Plain language summary

Thrombolysis for acute ischemic stroke
Database of Systematic Reviews 2014, Issue 7. Art. No.: CD000213
http://onlinelibrary.wiley.com/doi/10.1002/14651858.CD000213.pub3/abstract
http://www.cochrane.org/podcasts/issue-7-9-july-september-2014/thrombolysis-acute-ischaemic-stroke

Background
Most strokes are due to blockage of an artery in the brain by a blood clot. Prompt treatment with thrombolytic drugs can restore blood flow before major brain damage has occurred and improve recovery after stroke in some people. Thrombolytic drugs, however, can also cause serious bleeding in the brain, which can be fatal.
One drug, recombinant tissue plasminogen activator (rt-PA), is licensed for use in selected patients within 4.5 hours of stroke in Europe and within three hours in the USA. There is an upper age limit of 80 years in some countries, and a limitation to mainly non-severe stroke in others.

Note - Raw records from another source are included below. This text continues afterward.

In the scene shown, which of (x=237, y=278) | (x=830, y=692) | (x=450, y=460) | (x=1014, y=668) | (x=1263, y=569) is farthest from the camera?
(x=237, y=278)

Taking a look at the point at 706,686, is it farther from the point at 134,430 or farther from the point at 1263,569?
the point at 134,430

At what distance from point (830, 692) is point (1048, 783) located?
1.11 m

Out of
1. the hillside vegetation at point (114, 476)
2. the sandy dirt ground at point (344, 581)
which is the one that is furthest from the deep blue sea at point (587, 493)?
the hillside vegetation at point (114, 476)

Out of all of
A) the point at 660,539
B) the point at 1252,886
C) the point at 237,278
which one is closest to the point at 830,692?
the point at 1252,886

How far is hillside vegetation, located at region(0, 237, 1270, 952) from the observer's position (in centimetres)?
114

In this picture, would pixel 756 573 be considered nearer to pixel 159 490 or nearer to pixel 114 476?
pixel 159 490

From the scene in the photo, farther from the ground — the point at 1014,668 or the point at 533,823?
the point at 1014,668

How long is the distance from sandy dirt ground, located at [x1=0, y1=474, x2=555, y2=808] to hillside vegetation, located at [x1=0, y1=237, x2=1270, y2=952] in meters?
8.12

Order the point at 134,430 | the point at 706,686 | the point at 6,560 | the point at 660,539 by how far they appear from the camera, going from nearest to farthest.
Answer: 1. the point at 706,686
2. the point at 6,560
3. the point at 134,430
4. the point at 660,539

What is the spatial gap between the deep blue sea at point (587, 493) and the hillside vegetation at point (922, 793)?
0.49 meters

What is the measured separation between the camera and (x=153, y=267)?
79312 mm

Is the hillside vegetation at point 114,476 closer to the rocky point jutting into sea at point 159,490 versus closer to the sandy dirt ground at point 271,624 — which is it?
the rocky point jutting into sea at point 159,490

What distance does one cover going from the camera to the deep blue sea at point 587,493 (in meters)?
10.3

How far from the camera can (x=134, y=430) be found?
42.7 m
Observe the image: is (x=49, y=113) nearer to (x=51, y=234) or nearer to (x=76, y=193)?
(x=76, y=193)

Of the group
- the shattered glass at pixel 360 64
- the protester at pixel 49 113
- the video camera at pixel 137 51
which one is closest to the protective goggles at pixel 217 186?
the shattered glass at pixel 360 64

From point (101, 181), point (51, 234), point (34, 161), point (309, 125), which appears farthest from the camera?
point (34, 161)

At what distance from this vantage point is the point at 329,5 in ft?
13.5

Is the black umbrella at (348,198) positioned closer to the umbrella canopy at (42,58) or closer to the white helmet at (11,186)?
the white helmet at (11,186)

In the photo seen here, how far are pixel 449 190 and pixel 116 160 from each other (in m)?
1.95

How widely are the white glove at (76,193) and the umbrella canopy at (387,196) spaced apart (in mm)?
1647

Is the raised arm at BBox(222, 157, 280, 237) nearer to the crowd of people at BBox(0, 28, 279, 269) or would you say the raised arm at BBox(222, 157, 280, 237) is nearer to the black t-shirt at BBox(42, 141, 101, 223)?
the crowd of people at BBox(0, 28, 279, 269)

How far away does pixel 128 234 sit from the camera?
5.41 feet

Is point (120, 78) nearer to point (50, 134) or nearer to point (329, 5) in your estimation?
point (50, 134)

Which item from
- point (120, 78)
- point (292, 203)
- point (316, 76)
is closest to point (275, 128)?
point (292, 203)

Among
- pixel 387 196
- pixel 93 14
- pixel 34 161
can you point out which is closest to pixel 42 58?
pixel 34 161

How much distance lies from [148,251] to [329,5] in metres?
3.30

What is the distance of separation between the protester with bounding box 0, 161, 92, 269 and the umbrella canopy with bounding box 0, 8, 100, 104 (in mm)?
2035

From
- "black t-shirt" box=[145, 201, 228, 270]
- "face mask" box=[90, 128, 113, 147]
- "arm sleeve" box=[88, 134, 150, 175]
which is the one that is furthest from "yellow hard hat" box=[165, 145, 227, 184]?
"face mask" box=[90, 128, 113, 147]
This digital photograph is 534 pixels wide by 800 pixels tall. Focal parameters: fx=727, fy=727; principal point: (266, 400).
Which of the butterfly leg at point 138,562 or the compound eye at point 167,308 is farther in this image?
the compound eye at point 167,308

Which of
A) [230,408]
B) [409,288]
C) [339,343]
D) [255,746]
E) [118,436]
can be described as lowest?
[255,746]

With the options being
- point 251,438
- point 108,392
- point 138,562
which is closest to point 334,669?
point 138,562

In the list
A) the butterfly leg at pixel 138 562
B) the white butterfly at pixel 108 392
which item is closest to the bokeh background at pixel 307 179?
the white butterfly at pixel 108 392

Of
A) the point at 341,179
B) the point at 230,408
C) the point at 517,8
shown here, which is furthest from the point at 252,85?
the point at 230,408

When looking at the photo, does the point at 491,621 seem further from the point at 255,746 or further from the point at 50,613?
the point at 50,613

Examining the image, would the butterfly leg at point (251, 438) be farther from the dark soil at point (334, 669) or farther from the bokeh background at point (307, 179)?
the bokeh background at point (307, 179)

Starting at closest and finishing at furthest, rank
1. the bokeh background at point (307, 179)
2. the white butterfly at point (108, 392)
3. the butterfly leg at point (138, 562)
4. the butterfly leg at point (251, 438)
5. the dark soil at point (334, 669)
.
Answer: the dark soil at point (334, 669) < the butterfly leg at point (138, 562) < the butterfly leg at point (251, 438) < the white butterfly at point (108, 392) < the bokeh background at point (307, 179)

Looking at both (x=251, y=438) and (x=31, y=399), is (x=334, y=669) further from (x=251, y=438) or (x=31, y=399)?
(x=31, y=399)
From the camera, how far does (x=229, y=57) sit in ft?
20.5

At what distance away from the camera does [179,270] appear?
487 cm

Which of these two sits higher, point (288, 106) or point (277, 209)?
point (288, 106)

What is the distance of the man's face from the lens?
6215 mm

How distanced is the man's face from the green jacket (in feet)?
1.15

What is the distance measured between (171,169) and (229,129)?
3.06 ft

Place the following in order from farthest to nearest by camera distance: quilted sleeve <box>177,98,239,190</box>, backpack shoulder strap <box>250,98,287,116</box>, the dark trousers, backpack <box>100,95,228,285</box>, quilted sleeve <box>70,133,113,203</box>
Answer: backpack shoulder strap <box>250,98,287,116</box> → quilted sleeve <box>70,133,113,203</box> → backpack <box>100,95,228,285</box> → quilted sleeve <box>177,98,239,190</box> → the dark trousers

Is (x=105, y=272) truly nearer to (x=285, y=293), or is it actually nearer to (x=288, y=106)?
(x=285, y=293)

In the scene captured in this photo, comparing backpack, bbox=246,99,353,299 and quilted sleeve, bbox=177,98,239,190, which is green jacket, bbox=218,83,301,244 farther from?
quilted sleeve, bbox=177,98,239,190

Forty per cent more data are available since this review was last updated in 2009.

Authors’ conclusions
Thrombolytic therapy given up to six hours after stroke reduces the proportion of dead or dependent people. Those treated within the first three hours derive substantially more benefit than with later treatment. This overall benefit was apparent despite an increase in symptomatic intracranial hemorrhage, deaths at seven to 10 days, and deaths at final follow-up (except for trials testing rt-PA, which had no effect on death at final follow-up).
Further trials are needed to identify the latest time window, whether people with mild stroke benefit from thrombolysis, to find ways of reducing symptomatic intracranial hemorrhage and deaths, and to identify the environment in which thrombolysis may best be given in routine practice.

Plain language summary: …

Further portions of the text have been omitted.